The inspectors used the visual inspection acceptance criteria shown as Item 3 on the G501 EDG heat exchanger (HX) Inspection Checklist to evaluate the internals of the heat exchanger. The inspection results were compared with the previous inspection (2011) results and the inspectors noted that the number of tubes allowed to be plugged was nine and the number of tubes plugged previously was zero. There are no tubes currently plugged in the 1B-E507 heat exchanger. Eddy current testing of the tubes in this heat exchanger is not due until February 2, 2015.

The flow balance test for the ESW Loop B was performed on August 4, 2014 using test procedure RT-2-011-252-0, Revision 26, to verify the Loop B was capable of supplying design flow to both of the Limerick Unit vital loads.

B Main Control Room (MCR) Chiller The B MCR chiller (OB-K112) is common to both Units 1 and 2. The inspectors reviewed the B MCR Chiller Heat Transfer Test RT-2-011-392-0. This test is performed at a 48 month frequency. The purpose of this test is to verify adequate heat transfer capabilities of the B MCR chiller condenser. This test also monitors chiller performance.

The performance of this heat transfer test is required for license renewal and is consistent with the standards described in Generic Letter 89-13.

The inspectors reviewed the applicable drawings, test prerequisites, test procedure verification of heat transfer and conformance to the specified acceptance criteria. The inspectors also reviewed the MCR heat transfer performance calculation test and results for compliance with the specified chiller duty at design conditions.
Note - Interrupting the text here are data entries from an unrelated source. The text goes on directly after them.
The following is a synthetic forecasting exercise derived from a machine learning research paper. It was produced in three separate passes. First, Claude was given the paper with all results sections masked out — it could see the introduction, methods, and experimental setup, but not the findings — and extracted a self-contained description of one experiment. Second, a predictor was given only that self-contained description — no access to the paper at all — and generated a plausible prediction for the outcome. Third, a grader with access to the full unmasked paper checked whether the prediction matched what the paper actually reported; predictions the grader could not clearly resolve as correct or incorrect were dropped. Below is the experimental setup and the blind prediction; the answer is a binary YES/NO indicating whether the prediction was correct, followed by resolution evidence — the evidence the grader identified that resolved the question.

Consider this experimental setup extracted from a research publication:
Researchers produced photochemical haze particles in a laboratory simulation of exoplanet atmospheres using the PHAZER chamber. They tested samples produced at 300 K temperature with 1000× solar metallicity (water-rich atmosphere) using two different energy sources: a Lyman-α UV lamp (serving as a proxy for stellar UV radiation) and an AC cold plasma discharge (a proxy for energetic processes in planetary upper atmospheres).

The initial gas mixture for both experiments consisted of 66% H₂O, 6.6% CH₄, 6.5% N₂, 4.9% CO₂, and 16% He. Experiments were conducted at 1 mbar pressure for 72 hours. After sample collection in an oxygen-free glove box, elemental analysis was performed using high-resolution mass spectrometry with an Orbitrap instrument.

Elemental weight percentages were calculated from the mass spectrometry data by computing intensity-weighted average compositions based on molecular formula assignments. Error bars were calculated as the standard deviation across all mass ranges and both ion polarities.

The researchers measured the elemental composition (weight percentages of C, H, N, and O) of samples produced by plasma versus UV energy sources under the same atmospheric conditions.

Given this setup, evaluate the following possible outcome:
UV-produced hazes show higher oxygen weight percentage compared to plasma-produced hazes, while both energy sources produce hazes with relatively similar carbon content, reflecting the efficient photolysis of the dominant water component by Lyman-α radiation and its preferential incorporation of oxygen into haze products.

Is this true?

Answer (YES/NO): NO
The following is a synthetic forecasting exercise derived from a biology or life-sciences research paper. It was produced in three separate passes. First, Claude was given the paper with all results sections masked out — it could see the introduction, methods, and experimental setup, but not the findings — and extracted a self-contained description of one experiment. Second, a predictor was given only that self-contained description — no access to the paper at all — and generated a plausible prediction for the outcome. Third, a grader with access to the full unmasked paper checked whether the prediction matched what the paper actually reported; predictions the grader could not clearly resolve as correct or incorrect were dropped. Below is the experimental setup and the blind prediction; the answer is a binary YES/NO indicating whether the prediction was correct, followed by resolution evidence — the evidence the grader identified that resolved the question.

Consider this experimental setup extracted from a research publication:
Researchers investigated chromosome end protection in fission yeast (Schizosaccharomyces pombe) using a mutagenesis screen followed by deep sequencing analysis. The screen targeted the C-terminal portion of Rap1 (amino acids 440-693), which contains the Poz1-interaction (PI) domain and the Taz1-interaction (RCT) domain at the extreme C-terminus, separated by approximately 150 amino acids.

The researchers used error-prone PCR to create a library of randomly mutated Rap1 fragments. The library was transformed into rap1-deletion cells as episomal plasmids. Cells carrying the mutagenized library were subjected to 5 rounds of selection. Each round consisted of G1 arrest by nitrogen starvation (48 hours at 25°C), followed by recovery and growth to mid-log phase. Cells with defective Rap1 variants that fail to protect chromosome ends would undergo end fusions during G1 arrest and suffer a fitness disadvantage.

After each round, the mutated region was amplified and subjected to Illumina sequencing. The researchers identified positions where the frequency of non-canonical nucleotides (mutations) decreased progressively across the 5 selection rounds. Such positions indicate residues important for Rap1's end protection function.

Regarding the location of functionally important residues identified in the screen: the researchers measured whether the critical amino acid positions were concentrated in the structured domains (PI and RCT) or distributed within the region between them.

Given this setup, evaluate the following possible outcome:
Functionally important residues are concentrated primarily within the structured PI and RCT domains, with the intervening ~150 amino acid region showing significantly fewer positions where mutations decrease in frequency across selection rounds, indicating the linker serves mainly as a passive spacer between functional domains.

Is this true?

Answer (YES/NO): NO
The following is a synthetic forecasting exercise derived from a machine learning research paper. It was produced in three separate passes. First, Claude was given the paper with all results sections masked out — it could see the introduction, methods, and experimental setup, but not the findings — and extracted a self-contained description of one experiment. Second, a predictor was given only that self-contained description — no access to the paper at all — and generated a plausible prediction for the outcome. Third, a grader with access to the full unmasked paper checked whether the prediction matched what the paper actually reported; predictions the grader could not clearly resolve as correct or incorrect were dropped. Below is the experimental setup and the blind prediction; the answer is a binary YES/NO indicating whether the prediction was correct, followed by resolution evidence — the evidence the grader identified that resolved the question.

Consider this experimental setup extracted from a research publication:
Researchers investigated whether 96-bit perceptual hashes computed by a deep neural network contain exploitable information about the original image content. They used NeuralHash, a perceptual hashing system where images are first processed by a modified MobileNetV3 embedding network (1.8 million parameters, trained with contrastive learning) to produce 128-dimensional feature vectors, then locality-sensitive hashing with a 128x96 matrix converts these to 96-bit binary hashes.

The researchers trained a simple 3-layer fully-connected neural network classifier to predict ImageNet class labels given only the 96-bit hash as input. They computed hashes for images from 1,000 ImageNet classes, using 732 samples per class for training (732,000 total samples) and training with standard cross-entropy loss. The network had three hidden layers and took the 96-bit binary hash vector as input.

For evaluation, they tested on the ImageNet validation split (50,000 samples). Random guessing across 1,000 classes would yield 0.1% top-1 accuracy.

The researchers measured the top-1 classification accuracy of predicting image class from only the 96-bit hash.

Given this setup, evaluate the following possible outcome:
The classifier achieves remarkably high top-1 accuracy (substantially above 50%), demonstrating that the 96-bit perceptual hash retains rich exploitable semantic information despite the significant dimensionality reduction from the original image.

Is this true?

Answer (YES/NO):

The inspectors review verified the test results were within the acceptance criteria.

All open tubes were eddy current tested (one tube was noted to have been plugged based on previous examinations). The inspectors noted that no indications identified met the repair criteria and no tubes were recommended to be plugged. No indications of cracking or erosion were noted and no other damage precursors were identified.

High Pressure Coolant Injection (HPCI) Turbine Lube Oil Cooler (Units 1 and 2) 10-E213 and 20-E213 The inspectors selected two (High Pressure Core Injection) turbine lube oil coolers (one per each unit) for review and evaluation of test performance and results of eddy current testing and visual examination of one hundred percent of the tubes in both exchangers.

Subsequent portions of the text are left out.